The statement came after it became clear Monday that the House budget resolution passed by Speaker of the House Paul Ryan and his Republican majority included language allowing the Secretary of Homeland Security to potentially increase the number of foreign workers allowed into the United States through the H-2B visa program.

In the resolution as written, the Secretary of Homeland Security may increase the number of admitted temporary workers “upon the determination that the needs of American businesses cannot be satisfied in fiscal year 2017 with United States workers who are willing, qualified, and able to perform temporary nonagricultural labor[.]”

Thi phrasing might allow a near tripling of the participants in the program for seasonal non-agricultural workers. The Center for Immigration Studies’ Mark Krikorian tweeted that the law as written “makes a mockery of the law’s numerical ‘limits’.”

The bipartisan Senate Judiciary leaders criticized the way in which the potential change was made, ceding congressional immigration oversight to the executive branch without debate on the potential outcome:

The Constitution clearly provides that Congress shall determine the nation’s immigration policy, and the Senate places such policy squarely in the jurisdiction of the Judiciary Committee.  This move by leadership and appropriators cedes portions of this authority to the Executive Branch without a public debate by the committee of jurisdiction for the policy.
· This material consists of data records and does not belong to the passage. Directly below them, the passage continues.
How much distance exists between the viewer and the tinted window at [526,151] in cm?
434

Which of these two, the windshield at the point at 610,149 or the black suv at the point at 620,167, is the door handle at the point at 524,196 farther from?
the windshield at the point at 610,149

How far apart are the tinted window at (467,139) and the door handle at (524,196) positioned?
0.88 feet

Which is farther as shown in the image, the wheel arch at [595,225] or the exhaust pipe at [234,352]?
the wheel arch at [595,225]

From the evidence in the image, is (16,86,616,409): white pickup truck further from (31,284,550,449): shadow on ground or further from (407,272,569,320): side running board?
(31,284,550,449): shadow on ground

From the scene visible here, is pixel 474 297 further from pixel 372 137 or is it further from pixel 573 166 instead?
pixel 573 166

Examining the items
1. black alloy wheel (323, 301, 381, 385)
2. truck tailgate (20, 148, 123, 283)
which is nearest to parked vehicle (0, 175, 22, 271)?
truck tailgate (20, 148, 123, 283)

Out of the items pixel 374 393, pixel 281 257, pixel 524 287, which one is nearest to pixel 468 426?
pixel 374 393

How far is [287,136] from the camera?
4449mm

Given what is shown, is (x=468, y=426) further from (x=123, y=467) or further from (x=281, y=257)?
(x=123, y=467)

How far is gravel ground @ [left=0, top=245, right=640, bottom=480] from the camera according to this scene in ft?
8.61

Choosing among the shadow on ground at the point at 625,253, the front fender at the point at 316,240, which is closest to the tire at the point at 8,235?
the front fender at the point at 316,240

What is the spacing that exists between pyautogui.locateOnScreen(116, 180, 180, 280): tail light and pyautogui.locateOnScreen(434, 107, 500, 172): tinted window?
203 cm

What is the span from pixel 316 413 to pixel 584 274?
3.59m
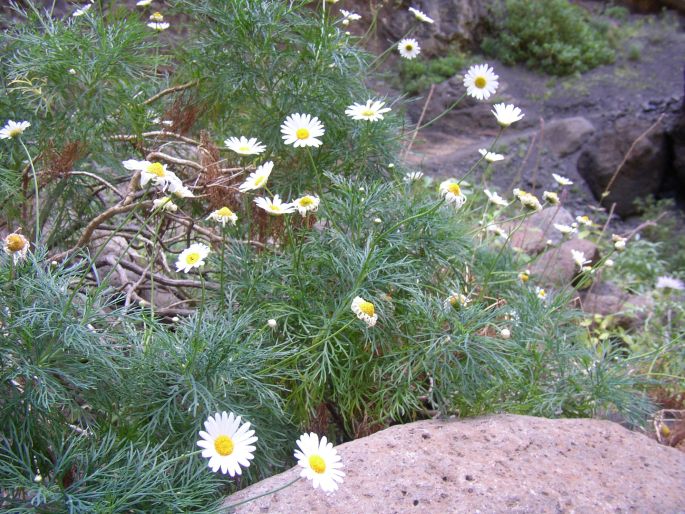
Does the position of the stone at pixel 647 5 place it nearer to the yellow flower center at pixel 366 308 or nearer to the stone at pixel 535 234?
the stone at pixel 535 234

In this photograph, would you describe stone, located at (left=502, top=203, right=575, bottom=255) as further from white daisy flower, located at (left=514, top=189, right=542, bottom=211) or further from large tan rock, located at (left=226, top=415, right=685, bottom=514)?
large tan rock, located at (left=226, top=415, right=685, bottom=514)

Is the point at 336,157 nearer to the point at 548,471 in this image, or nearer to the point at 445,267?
the point at 445,267

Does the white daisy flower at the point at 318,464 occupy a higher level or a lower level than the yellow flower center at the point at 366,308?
lower

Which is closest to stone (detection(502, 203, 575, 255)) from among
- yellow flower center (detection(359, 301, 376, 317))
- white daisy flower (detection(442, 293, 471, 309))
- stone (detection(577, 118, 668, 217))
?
white daisy flower (detection(442, 293, 471, 309))

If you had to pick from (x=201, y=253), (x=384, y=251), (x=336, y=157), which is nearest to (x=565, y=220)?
Result: (x=336, y=157)

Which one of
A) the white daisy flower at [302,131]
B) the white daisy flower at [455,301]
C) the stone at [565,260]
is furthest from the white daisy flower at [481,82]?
the stone at [565,260]

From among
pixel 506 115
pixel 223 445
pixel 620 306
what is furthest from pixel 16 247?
pixel 620 306
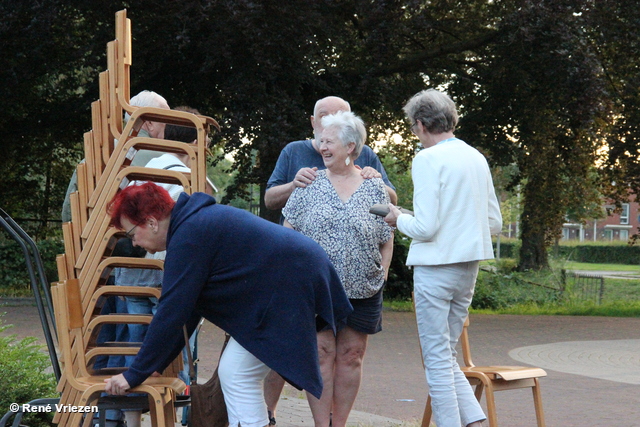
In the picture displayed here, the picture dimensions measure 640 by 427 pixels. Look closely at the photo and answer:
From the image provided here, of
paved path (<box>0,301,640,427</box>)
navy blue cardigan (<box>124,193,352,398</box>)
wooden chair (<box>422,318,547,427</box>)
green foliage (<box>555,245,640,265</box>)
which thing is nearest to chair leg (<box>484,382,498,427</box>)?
wooden chair (<box>422,318,547,427</box>)

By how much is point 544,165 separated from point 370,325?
12.6m

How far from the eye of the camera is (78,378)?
3.44 metres

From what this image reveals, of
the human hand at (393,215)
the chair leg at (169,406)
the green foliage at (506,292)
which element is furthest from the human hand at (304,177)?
the green foliage at (506,292)

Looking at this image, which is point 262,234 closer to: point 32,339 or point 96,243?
point 96,243

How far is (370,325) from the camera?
181 inches

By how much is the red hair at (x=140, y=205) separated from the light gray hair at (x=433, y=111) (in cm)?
164

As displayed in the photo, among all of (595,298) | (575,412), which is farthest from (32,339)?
(595,298)

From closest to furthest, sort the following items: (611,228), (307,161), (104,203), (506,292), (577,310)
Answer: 1. (104,203)
2. (307,161)
3. (577,310)
4. (506,292)
5. (611,228)

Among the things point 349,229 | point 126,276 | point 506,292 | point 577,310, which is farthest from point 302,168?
point 506,292

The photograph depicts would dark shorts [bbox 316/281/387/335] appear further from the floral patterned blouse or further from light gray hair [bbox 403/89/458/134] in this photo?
light gray hair [bbox 403/89/458/134]

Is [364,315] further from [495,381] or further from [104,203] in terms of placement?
[104,203]

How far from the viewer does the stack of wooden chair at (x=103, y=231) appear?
135 inches

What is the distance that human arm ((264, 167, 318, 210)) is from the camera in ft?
15.4

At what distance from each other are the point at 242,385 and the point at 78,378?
0.73 metres
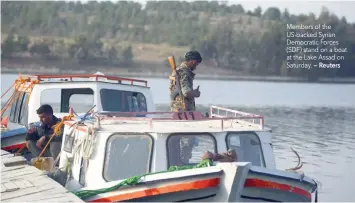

Grassley and Feinstein called for the House leadership to take the language out of the bill and allow debate on the wisdom of the change, saying, “We understand the needs of employers who rely on seasonal H-2B workers if the American workforce can’t meet the demand, but we are also aware of the potential side effects of flooding the labor force with more temporary foreign workers, including depressed wages for all workers in seasonal jobs. The bottom line is that this issue deserves more thoughtful consideration. Appropriators should remove this provision and give the Judiciary Committee time to properly consider and debate this change to our nation’s immigration laws.”